10.04.2019, Julius Kühn-Institut, Bundesforschungsinstitut für Kulturpflanzen
Braunschweig will Wildbienenhauptstadt Deutschlands werden
Die Stadt Braunschweig und das Julius Kühn-Institut (JKI) starten das Vorreiterprojekt „Bienenstadt Braunschweig“, bei dem über 16 Hektar im gesamten Stadtgebiet wildbienengerecht umgestaltet werden. Das JKI-Institut für Bienenschutz begleitet die Maßnahmen wissenschaftlich. In Gänze investieren Bund, Land Niedersachsen und die Stadt selbst knapp 6 Mio. Euro in das Vorhaben.

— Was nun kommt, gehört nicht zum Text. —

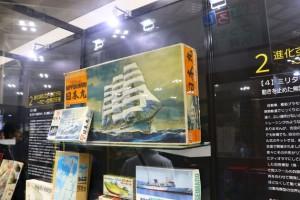 帆船プラモ。昔おもちゃ屋の上のところに飾られていたいつか欲しいと思っていたアイテム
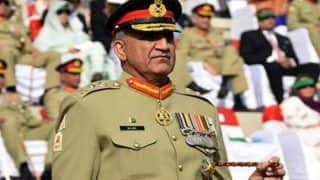 Pakistan Army Chief Qamar Javed Bajwa's Term Likely to be Extended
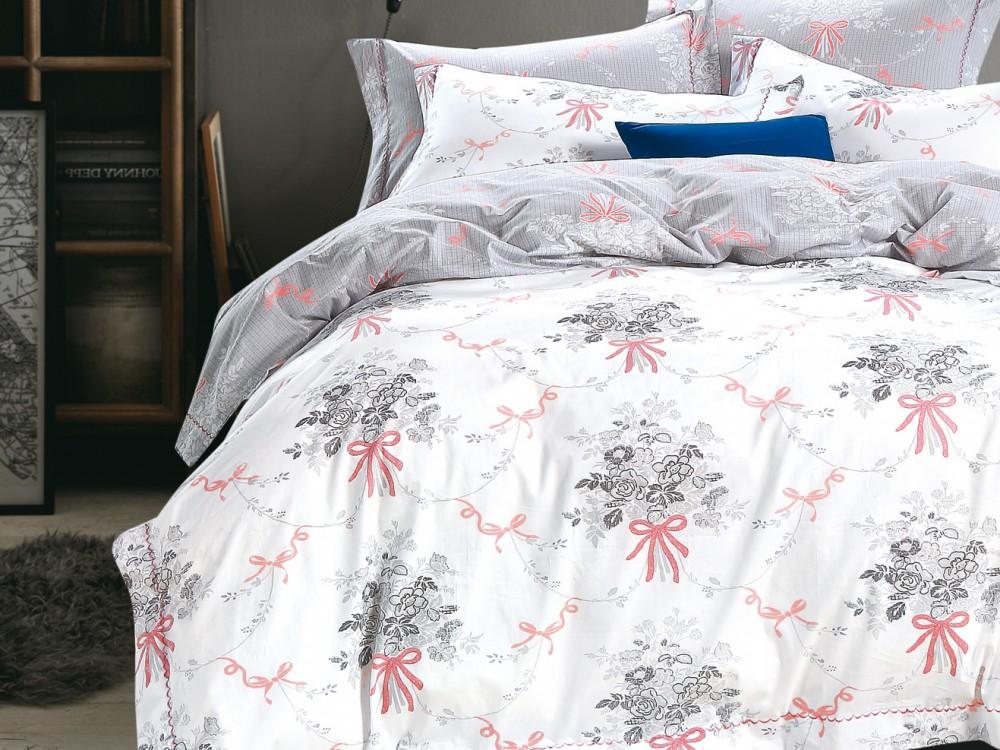 Постельное белье Asabella Постельное белье Estepona (1,5 спал.) постельное белье asabella постельное белье 1 5 спальное тенсел сатин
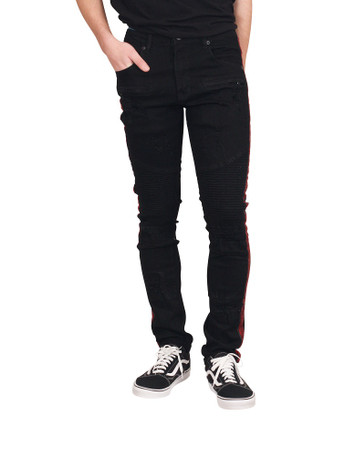 M. SOCIETY Skinny Fit Jeans with Rhinestone Side Taping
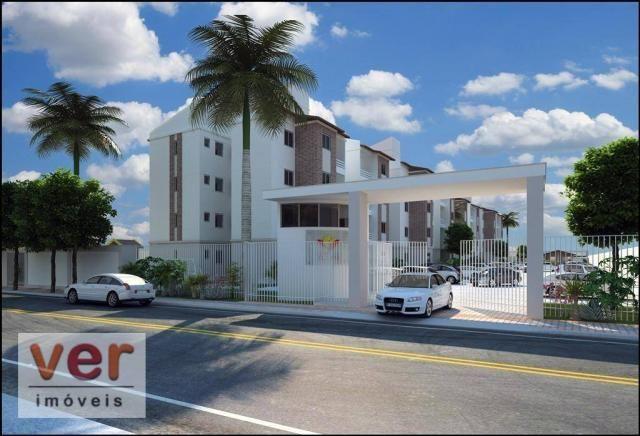 Apartamento com 2 dormitórios à venda, 48 m² por R$ 197.930 - Parangaba - Fortaleza/CE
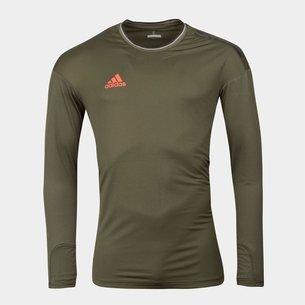 adidas Tango Poly M/L Fútbol - Camiseta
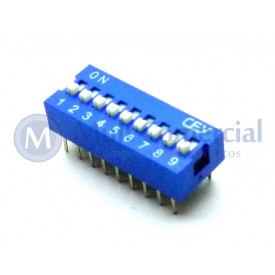 Chave Dip Switch 180° 9 Vias DS1040-9BN - Connfly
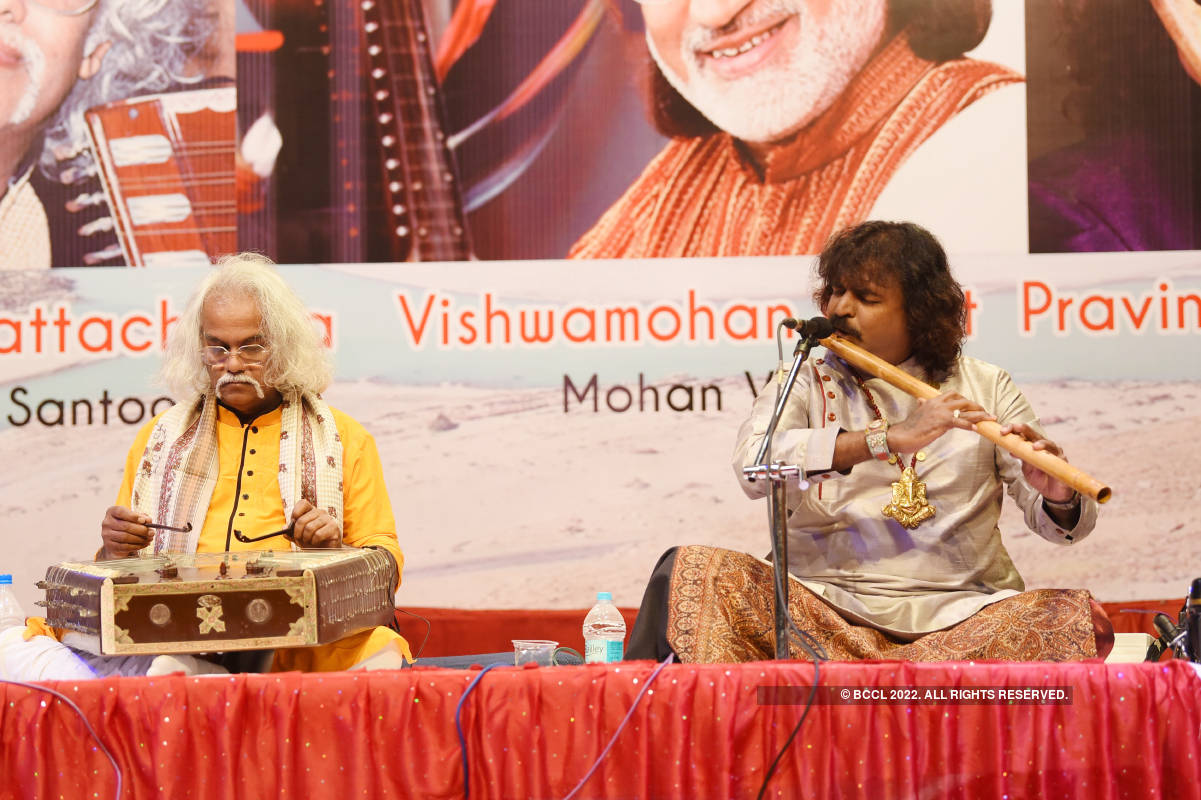 Musicians perform at musical concert 'Sangam'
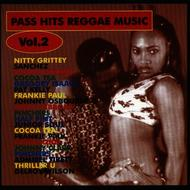 Albumcover Various Artists - Pass Hits Reggae Music Vol 2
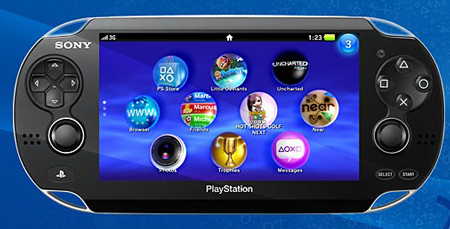 PlayStation Vita � ����� ����������� ��������������� ���������� Sony
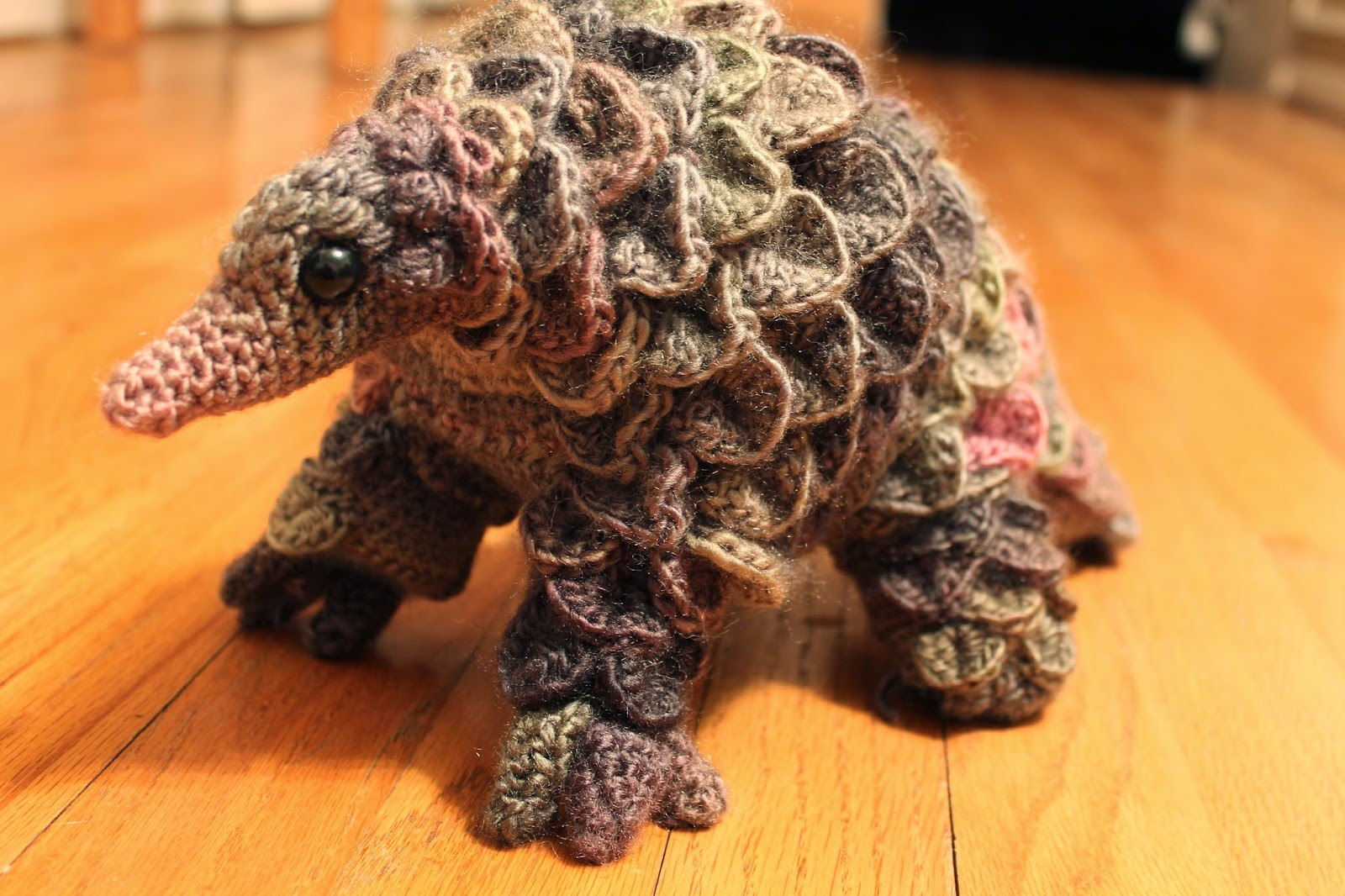 Crocheted Pangolin on Frog Crafts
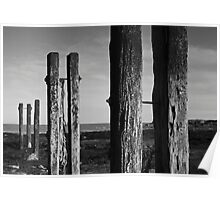 Old Posts at Whitley Bay Poster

Oft bleiben die Zimmer der Insektenhotels leer, obwohl diese Nisthilfen für Insekten mit besten Absichten aufgestellt wurden. Auch wohlmeinend ausgebrachte Blühmischungen erfüllen ihren Zweck nicht immer, nämlich bedrohten Insektenarten eine neue Heimat, Schutz und Nahrung zu bieten. „Leider werden etliche Maßnahmen – ohne es zu wissen – an den Bedürfnissen der Insekten vorbei geplant“, weiß Henri Greil, Wissenschaftler am Julius Kühn-Institut (JKI) Braunschweig. Der Fachbereich Stadtgrün und Sport und das JKI-Fachinstitut für Bienenschutz sind die Wegbereiter eines neuen einzigartigen Projekts, das bundesweit Schule machen dürfte. „Ziel ist es, Braunschweig in ein Refugium für verschiedene Wildbienenarten zu verwandeln, in dem sie Nahrung und Lebensraum finden“, sagt der Erste Stadtrat Christian Geiger, der auch für den Fachbereich Stadtgrün und Sport zuständig ist. Das Projekt „Bienenstadt Braunschweig“ wird aus Mitteln des Niedersächsischen Umweltministeriums sowie des Bundesumweltministeriums umgesetzt. Insgesamt wurden etwa 4,6 Millionen Euro Fördermittel von der Stadt eingeworben. Die Stadt steuert Eigenmittel von anteilig 1,2 Mio. bei.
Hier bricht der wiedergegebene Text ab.